### Spatial question items:
----------------

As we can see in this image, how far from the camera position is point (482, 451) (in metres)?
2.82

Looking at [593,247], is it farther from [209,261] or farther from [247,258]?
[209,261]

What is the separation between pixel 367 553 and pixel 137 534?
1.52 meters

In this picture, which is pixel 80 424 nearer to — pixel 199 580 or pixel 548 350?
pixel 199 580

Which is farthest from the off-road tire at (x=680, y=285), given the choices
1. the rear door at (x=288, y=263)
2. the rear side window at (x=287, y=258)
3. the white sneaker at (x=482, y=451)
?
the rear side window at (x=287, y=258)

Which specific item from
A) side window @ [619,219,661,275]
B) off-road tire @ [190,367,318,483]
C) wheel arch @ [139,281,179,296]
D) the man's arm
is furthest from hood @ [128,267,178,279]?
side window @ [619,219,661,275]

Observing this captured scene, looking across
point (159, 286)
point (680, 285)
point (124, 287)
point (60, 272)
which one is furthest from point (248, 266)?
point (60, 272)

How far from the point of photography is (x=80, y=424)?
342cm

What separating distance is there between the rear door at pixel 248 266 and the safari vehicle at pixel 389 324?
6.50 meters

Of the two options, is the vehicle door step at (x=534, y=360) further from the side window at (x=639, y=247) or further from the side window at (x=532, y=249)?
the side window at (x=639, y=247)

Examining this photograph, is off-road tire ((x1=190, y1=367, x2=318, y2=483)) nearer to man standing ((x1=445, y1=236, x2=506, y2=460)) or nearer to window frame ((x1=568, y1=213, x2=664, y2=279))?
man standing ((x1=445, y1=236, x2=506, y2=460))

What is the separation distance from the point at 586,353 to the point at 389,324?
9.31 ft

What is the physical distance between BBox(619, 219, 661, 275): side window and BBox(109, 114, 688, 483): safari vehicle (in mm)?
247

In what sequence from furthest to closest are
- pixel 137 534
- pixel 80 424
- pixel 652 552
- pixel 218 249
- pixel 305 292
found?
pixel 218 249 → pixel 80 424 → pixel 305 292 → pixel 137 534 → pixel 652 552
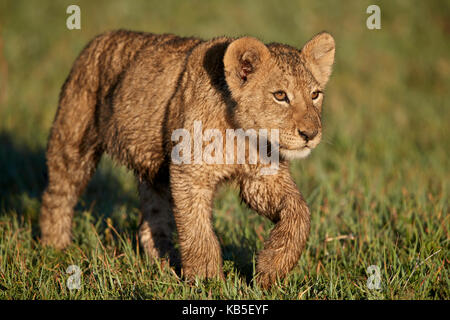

----------------

Substitute "image" for "photograph" in the items from the line containing "Examining this photograph, is" through the end of the items, leaving everything else unchanged. Return only those lines, without the pictures.

Examining this image, is off-road tire ((x1=190, y1=367, x2=318, y2=483)) nearer to man standing ((x1=445, y1=236, x2=506, y2=460)) or nearer to window frame ((x1=568, y1=213, x2=664, y2=279))?
man standing ((x1=445, y1=236, x2=506, y2=460))

What is the separation distance from the point at 586,353 to the point at 389,324?
9.31 ft

What is the physical distance between BBox(619, 219, 661, 275): side window and BBox(109, 114, 688, 483): safari vehicle (in mm)?
247

In what sequence from furthest to closest are
- pixel 137 534
- pixel 80 424
- pixel 652 552
- pixel 218 249
- pixel 305 292
found?
pixel 218 249 → pixel 80 424 → pixel 305 292 → pixel 137 534 → pixel 652 552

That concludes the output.